On October 1, 2008, the tribe sued Caltrans after months of unsuccessful negotiations. The tribe claimed their sovereignty gives them the right to use the land that they see fit. Caltrans maintained that they represent the public's safety and that they would not approve the permits to put a stoplight in the middle of State Route 94 unless more environmental impact studies (EIR) were performed. The tribe continued to maintain that Caltrans’ preferred, safe alternative of building a driveway off a side road, Melody Lane, was “improper meddling by the state”. In the article cited above, a member of the tribe's Executive Council, Carlene Chamberlain, stated “The Minnesota company backing the casino, Lakes Entertainment, can't get funding for design and construction until it's clear that gamblers will be able to get to the slot machines.”

During Lakes Entertainment's review of their 2008 results on March 12, 2009, they indicated that the Jamul Indian Tribe and Caltrans' had reached an understanding and that the Jamul Indian Tribe had agreed to create an EIR for the revised project. Lakes indicated also that the project would be re-evaluated in light of the financial environment and would be monitored closely. Although Lakes did say they would not abandon the project completely, they reduced the "fair market value" of the project by 80%. In addition, Lakes revised their estimate of when the project could be completed to 2014.

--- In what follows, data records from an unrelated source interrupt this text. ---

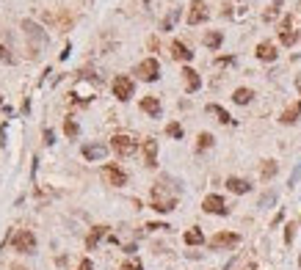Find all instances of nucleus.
I'll list each match as a JSON object with an SVG mask.
<instances>
[{"label":"nucleus","instance_id":"nucleus-30","mask_svg":"<svg viewBox=\"0 0 301 270\" xmlns=\"http://www.w3.org/2000/svg\"><path fill=\"white\" fill-rule=\"evenodd\" d=\"M166 133L172 135V138H182V127L177 124V121H172V124L166 127Z\"/></svg>","mask_w":301,"mask_h":270},{"label":"nucleus","instance_id":"nucleus-22","mask_svg":"<svg viewBox=\"0 0 301 270\" xmlns=\"http://www.w3.org/2000/svg\"><path fill=\"white\" fill-rule=\"evenodd\" d=\"M299 116H301V102H296L293 108H287V110L282 113V124H293Z\"/></svg>","mask_w":301,"mask_h":270},{"label":"nucleus","instance_id":"nucleus-27","mask_svg":"<svg viewBox=\"0 0 301 270\" xmlns=\"http://www.w3.org/2000/svg\"><path fill=\"white\" fill-rule=\"evenodd\" d=\"M210 146H213V135H210V133H202V135H199V144H196V149L202 152V149H210Z\"/></svg>","mask_w":301,"mask_h":270},{"label":"nucleus","instance_id":"nucleus-6","mask_svg":"<svg viewBox=\"0 0 301 270\" xmlns=\"http://www.w3.org/2000/svg\"><path fill=\"white\" fill-rule=\"evenodd\" d=\"M72 97H75V102H89V100H94V97H97V85L86 83V77L80 75V83L72 88Z\"/></svg>","mask_w":301,"mask_h":270},{"label":"nucleus","instance_id":"nucleus-16","mask_svg":"<svg viewBox=\"0 0 301 270\" xmlns=\"http://www.w3.org/2000/svg\"><path fill=\"white\" fill-rule=\"evenodd\" d=\"M141 110L149 113L152 118H158L160 116V102H158V97H144V100H141Z\"/></svg>","mask_w":301,"mask_h":270},{"label":"nucleus","instance_id":"nucleus-5","mask_svg":"<svg viewBox=\"0 0 301 270\" xmlns=\"http://www.w3.org/2000/svg\"><path fill=\"white\" fill-rule=\"evenodd\" d=\"M113 97L122 100V102H127L130 97H133V80H130L127 75L113 77Z\"/></svg>","mask_w":301,"mask_h":270},{"label":"nucleus","instance_id":"nucleus-40","mask_svg":"<svg viewBox=\"0 0 301 270\" xmlns=\"http://www.w3.org/2000/svg\"><path fill=\"white\" fill-rule=\"evenodd\" d=\"M14 270H19V268H14Z\"/></svg>","mask_w":301,"mask_h":270},{"label":"nucleus","instance_id":"nucleus-14","mask_svg":"<svg viewBox=\"0 0 301 270\" xmlns=\"http://www.w3.org/2000/svg\"><path fill=\"white\" fill-rule=\"evenodd\" d=\"M144 157H146V166L149 169H155L158 166V141H144Z\"/></svg>","mask_w":301,"mask_h":270},{"label":"nucleus","instance_id":"nucleus-9","mask_svg":"<svg viewBox=\"0 0 301 270\" xmlns=\"http://www.w3.org/2000/svg\"><path fill=\"white\" fill-rule=\"evenodd\" d=\"M202 210H205V212H213V215H227V212H230V207L224 204L221 196H207L205 202H202Z\"/></svg>","mask_w":301,"mask_h":270},{"label":"nucleus","instance_id":"nucleus-15","mask_svg":"<svg viewBox=\"0 0 301 270\" xmlns=\"http://www.w3.org/2000/svg\"><path fill=\"white\" fill-rule=\"evenodd\" d=\"M257 58L260 61H274L276 58V44L274 42H260L257 44Z\"/></svg>","mask_w":301,"mask_h":270},{"label":"nucleus","instance_id":"nucleus-10","mask_svg":"<svg viewBox=\"0 0 301 270\" xmlns=\"http://www.w3.org/2000/svg\"><path fill=\"white\" fill-rule=\"evenodd\" d=\"M207 19V6L202 0H194L191 3V11H188V22L191 25H199V22H205Z\"/></svg>","mask_w":301,"mask_h":270},{"label":"nucleus","instance_id":"nucleus-25","mask_svg":"<svg viewBox=\"0 0 301 270\" xmlns=\"http://www.w3.org/2000/svg\"><path fill=\"white\" fill-rule=\"evenodd\" d=\"M221 42H224V34H218V31H210V34L205 36V44H207V47H213V50H215Z\"/></svg>","mask_w":301,"mask_h":270},{"label":"nucleus","instance_id":"nucleus-1","mask_svg":"<svg viewBox=\"0 0 301 270\" xmlns=\"http://www.w3.org/2000/svg\"><path fill=\"white\" fill-rule=\"evenodd\" d=\"M22 31H25V36L31 39V44H34V47H31V58H36V55H39V50H42L50 39H47V34L36 25L34 19H25V22H22Z\"/></svg>","mask_w":301,"mask_h":270},{"label":"nucleus","instance_id":"nucleus-38","mask_svg":"<svg viewBox=\"0 0 301 270\" xmlns=\"http://www.w3.org/2000/svg\"><path fill=\"white\" fill-rule=\"evenodd\" d=\"M53 138H55V135H53V130H44V141H47V144H53Z\"/></svg>","mask_w":301,"mask_h":270},{"label":"nucleus","instance_id":"nucleus-23","mask_svg":"<svg viewBox=\"0 0 301 270\" xmlns=\"http://www.w3.org/2000/svg\"><path fill=\"white\" fill-rule=\"evenodd\" d=\"M185 243L188 245H202L205 243V235H202L199 229H188V232H185Z\"/></svg>","mask_w":301,"mask_h":270},{"label":"nucleus","instance_id":"nucleus-29","mask_svg":"<svg viewBox=\"0 0 301 270\" xmlns=\"http://www.w3.org/2000/svg\"><path fill=\"white\" fill-rule=\"evenodd\" d=\"M64 133H67V135H72V138H75V135L80 133L78 121H72V118H67V121H64Z\"/></svg>","mask_w":301,"mask_h":270},{"label":"nucleus","instance_id":"nucleus-39","mask_svg":"<svg viewBox=\"0 0 301 270\" xmlns=\"http://www.w3.org/2000/svg\"><path fill=\"white\" fill-rule=\"evenodd\" d=\"M296 88H299V91H301V75L296 77Z\"/></svg>","mask_w":301,"mask_h":270},{"label":"nucleus","instance_id":"nucleus-26","mask_svg":"<svg viewBox=\"0 0 301 270\" xmlns=\"http://www.w3.org/2000/svg\"><path fill=\"white\" fill-rule=\"evenodd\" d=\"M177 19H180V9H172V11H169V17L163 19V31H172Z\"/></svg>","mask_w":301,"mask_h":270},{"label":"nucleus","instance_id":"nucleus-7","mask_svg":"<svg viewBox=\"0 0 301 270\" xmlns=\"http://www.w3.org/2000/svg\"><path fill=\"white\" fill-rule=\"evenodd\" d=\"M138 149V144L130 138V135H113V152L122 154V157H130V154Z\"/></svg>","mask_w":301,"mask_h":270},{"label":"nucleus","instance_id":"nucleus-12","mask_svg":"<svg viewBox=\"0 0 301 270\" xmlns=\"http://www.w3.org/2000/svg\"><path fill=\"white\" fill-rule=\"evenodd\" d=\"M105 154H108V146H105V144H89V146H83V157H86V160H103Z\"/></svg>","mask_w":301,"mask_h":270},{"label":"nucleus","instance_id":"nucleus-28","mask_svg":"<svg viewBox=\"0 0 301 270\" xmlns=\"http://www.w3.org/2000/svg\"><path fill=\"white\" fill-rule=\"evenodd\" d=\"M276 171H279V166H276L274 160H268L266 166H263V179H271V177L276 174Z\"/></svg>","mask_w":301,"mask_h":270},{"label":"nucleus","instance_id":"nucleus-18","mask_svg":"<svg viewBox=\"0 0 301 270\" xmlns=\"http://www.w3.org/2000/svg\"><path fill=\"white\" fill-rule=\"evenodd\" d=\"M172 55L177 61H191L194 58V52L188 50V44H182V42H172Z\"/></svg>","mask_w":301,"mask_h":270},{"label":"nucleus","instance_id":"nucleus-13","mask_svg":"<svg viewBox=\"0 0 301 270\" xmlns=\"http://www.w3.org/2000/svg\"><path fill=\"white\" fill-rule=\"evenodd\" d=\"M182 80H185V88H188L191 94L199 91V85H202V80H199V72H194L191 67L182 69Z\"/></svg>","mask_w":301,"mask_h":270},{"label":"nucleus","instance_id":"nucleus-21","mask_svg":"<svg viewBox=\"0 0 301 270\" xmlns=\"http://www.w3.org/2000/svg\"><path fill=\"white\" fill-rule=\"evenodd\" d=\"M279 39H282V44H287V47H293V44H296L299 34H296V31H290V19H284V28H282V34H279Z\"/></svg>","mask_w":301,"mask_h":270},{"label":"nucleus","instance_id":"nucleus-32","mask_svg":"<svg viewBox=\"0 0 301 270\" xmlns=\"http://www.w3.org/2000/svg\"><path fill=\"white\" fill-rule=\"evenodd\" d=\"M293 235H296V223H290V226L284 229V243H287V245L293 243Z\"/></svg>","mask_w":301,"mask_h":270},{"label":"nucleus","instance_id":"nucleus-2","mask_svg":"<svg viewBox=\"0 0 301 270\" xmlns=\"http://www.w3.org/2000/svg\"><path fill=\"white\" fill-rule=\"evenodd\" d=\"M177 207V193H166L163 182L152 187V210L158 212H172Z\"/></svg>","mask_w":301,"mask_h":270},{"label":"nucleus","instance_id":"nucleus-4","mask_svg":"<svg viewBox=\"0 0 301 270\" xmlns=\"http://www.w3.org/2000/svg\"><path fill=\"white\" fill-rule=\"evenodd\" d=\"M136 75L141 77V80H146V83H152V80H158V75H160V64H158L155 58H146L136 67Z\"/></svg>","mask_w":301,"mask_h":270},{"label":"nucleus","instance_id":"nucleus-37","mask_svg":"<svg viewBox=\"0 0 301 270\" xmlns=\"http://www.w3.org/2000/svg\"><path fill=\"white\" fill-rule=\"evenodd\" d=\"M78 270H94V265H91V259H83L78 265Z\"/></svg>","mask_w":301,"mask_h":270},{"label":"nucleus","instance_id":"nucleus-35","mask_svg":"<svg viewBox=\"0 0 301 270\" xmlns=\"http://www.w3.org/2000/svg\"><path fill=\"white\" fill-rule=\"evenodd\" d=\"M276 14H279V6H274L271 11H266V22H271V19H276Z\"/></svg>","mask_w":301,"mask_h":270},{"label":"nucleus","instance_id":"nucleus-20","mask_svg":"<svg viewBox=\"0 0 301 270\" xmlns=\"http://www.w3.org/2000/svg\"><path fill=\"white\" fill-rule=\"evenodd\" d=\"M105 235H108V226H94V229H91V235L86 237V248H89V251H91V248H94Z\"/></svg>","mask_w":301,"mask_h":270},{"label":"nucleus","instance_id":"nucleus-41","mask_svg":"<svg viewBox=\"0 0 301 270\" xmlns=\"http://www.w3.org/2000/svg\"><path fill=\"white\" fill-rule=\"evenodd\" d=\"M276 3H279V0H276Z\"/></svg>","mask_w":301,"mask_h":270},{"label":"nucleus","instance_id":"nucleus-17","mask_svg":"<svg viewBox=\"0 0 301 270\" xmlns=\"http://www.w3.org/2000/svg\"><path fill=\"white\" fill-rule=\"evenodd\" d=\"M227 187H230L232 193H238V196H243V193H249V190H251L249 182H246V179H238V177H230V179H227Z\"/></svg>","mask_w":301,"mask_h":270},{"label":"nucleus","instance_id":"nucleus-8","mask_svg":"<svg viewBox=\"0 0 301 270\" xmlns=\"http://www.w3.org/2000/svg\"><path fill=\"white\" fill-rule=\"evenodd\" d=\"M103 179L108 182V185H113V187L127 185V174H124L122 169H116V166H105V169H103Z\"/></svg>","mask_w":301,"mask_h":270},{"label":"nucleus","instance_id":"nucleus-11","mask_svg":"<svg viewBox=\"0 0 301 270\" xmlns=\"http://www.w3.org/2000/svg\"><path fill=\"white\" fill-rule=\"evenodd\" d=\"M238 240L241 237L232 235V232H221V235H215L210 240V248H230V245H238Z\"/></svg>","mask_w":301,"mask_h":270},{"label":"nucleus","instance_id":"nucleus-24","mask_svg":"<svg viewBox=\"0 0 301 270\" xmlns=\"http://www.w3.org/2000/svg\"><path fill=\"white\" fill-rule=\"evenodd\" d=\"M251 97H254V94H251L249 88H238V91L232 94V100L238 102V105H246V102H251Z\"/></svg>","mask_w":301,"mask_h":270},{"label":"nucleus","instance_id":"nucleus-36","mask_svg":"<svg viewBox=\"0 0 301 270\" xmlns=\"http://www.w3.org/2000/svg\"><path fill=\"white\" fill-rule=\"evenodd\" d=\"M299 177H301V163L296 166V171H293V177H290V185H296L299 182Z\"/></svg>","mask_w":301,"mask_h":270},{"label":"nucleus","instance_id":"nucleus-3","mask_svg":"<svg viewBox=\"0 0 301 270\" xmlns=\"http://www.w3.org/2000/svg\"><path fill=\"white\" fill-rule=\"evenodd\" d=\"M11 243H14V248H17L19 253H36V237H34V232H28V229L14 232Z\"/></svg>","mask_w":301,"mask_h":270},{"label":"nucleus","instance_id":"nucleus-31","mask_svg":"<svg viewBox=\"0 0 301 270\" xmlns=\"http://www.w3.org/2000/svg\"><path fill=\"white\" fill-rule=\"evenodd\" d=\"M119 270H144V268H141V262H138V259H127Z\"/></svg>","mask_w":301,"mask_h":270},{"label":"nucleus","instance_id":"nucleus-34","mask_svg":"<svg viewBox=\"0 0 301 270\" xmlns=\"http://www.w3.org/2000/svg\"><path fill=\"white\" fill-rule=\"evenodd\" d=\"M0 58L6 61V64H14V55H11V52L6 50V47H3V44H0Z\"/></svg>","mask_w":301,"mask_h":270},{"label":"nucleus","instance_id":"nucleus-33","mask_svg":"<svg viewBox=\"0 0 301 270\" xmlns=\"http://www.w3.org/2000/svg\"><path fill=\"white\" fill-rule=\"evenodd\" d=\"M274 202H276V193H266L260 199V207H268V204H274Z\"/></svg>","mask_w":301,"mask_h":270},{"label":"nucleus","instance_id":"nucleus-19","mask_svg":"<svg viewBox=\"0 0 301 270\" xmlns=\"http://www.w3.org/2000/svg\"><path fill=\"white\" fill-rule=\"evenodd\" d=\"M207 113H213V116L218 118V121H221V124H232V121H235V118L230 116V113H227V110L221 108V105H213V102L207 105Z\"/></svg>","mask_w":301,"mask_h":270}]
</instances>
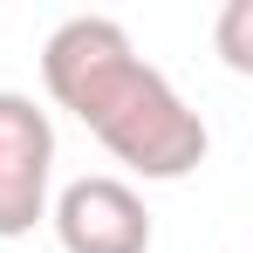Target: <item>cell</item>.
Listing matches in <instances>:
<instances>
[{"mask_svg": "<svg viewBox=\"0 0 253 253\" xmlns=\"http://www.w3.org/2000/svg\"><path fill=\"white\" fill-rule=\"evenodd\" d=\"M55 192V124L35 96L0 89V240H28Z\"/></svg>", "mask_w": 253, "mask_h": 253, "instance_id": "obj_2", "label": "cell"}, {"mask_svg": "<svg viewBox=\"0 0 253 253\" xmlns=\"http://www.w3.org/2000/svg\"><path fill=\"white\" fill-rule=\"evenodd\" d=\"M55 240L62 253H151V212L137 199V185L96 171V178H69L55 192Z\"/></svg>", "mask_w": 253, "mask_h": 253, "instance_id": "obj_3", "label": "cell"}, {"mask_svg": "<svg viewBox=\"0 0 253 253\" xmlns=\"http://www.w3.org/2000/svg\"><path fill=\"white\" fill-rule=\"evenodd\" d=\"M253 0H233V7H226V14H219V55H226V69H240V76H247L253 69Z\"/></svg>", "mask_w": 253, "mask_h": 253, "instance_id": "obj_4", "label": "cell"}, {"mask_svg": "<svg viewBox=\"0 0 253 253\" xmlns=\"http://www.w3.org/2000/svg\"><path fill=\"white\" fill-rule=\"evenodd\" d=\"M42 83L76 124L137 178H192L212 137L199 110L130 48V35L103 14H76L42 42Z\"/></svg>", "mask_w": 253, "mask_h": 253, "instance_id": "obj_1", "label": "cell"}]
</instances>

On March 13, 2012, Lakes Entertainment cancelled their development contract with the Jamul Indian Tribe. Immediately following that, the tribe announced plans to work with the community to design a smaller facility that addressed many of the Jamul resident's concerns. Finding a new partner for this development was made more difficult because of the $57 million the tribe owed Lakes from the previous development as well as the fact that the tribe only had authorization to run a Class II gaming facility from the government, having turned down the terms and conditions of a Class III gaming facility from the state.

Penn National Gaming became the developer, lender and manager of the $400 million Hollywood Casino in collaboration with the Jamul Indian Village. Hollywood Casino Jamul – San Diego opened on October 10, 2016. The casino includes a three-story gaming and entertainment facility of approximately 200,000 square feet, featuring over 1,700 slot machines, 40 live table games, multiple restaurants, bars and lounges and an enclosed below grade parking structure with approximately 1,800 spaces.

In May 2018, the Penn National Gaming Corp., which owns the Hollywood casinos chain of 27 gambling properties, deflagged the casino and handed over management of it to the Jamul Indian Village Development Corp.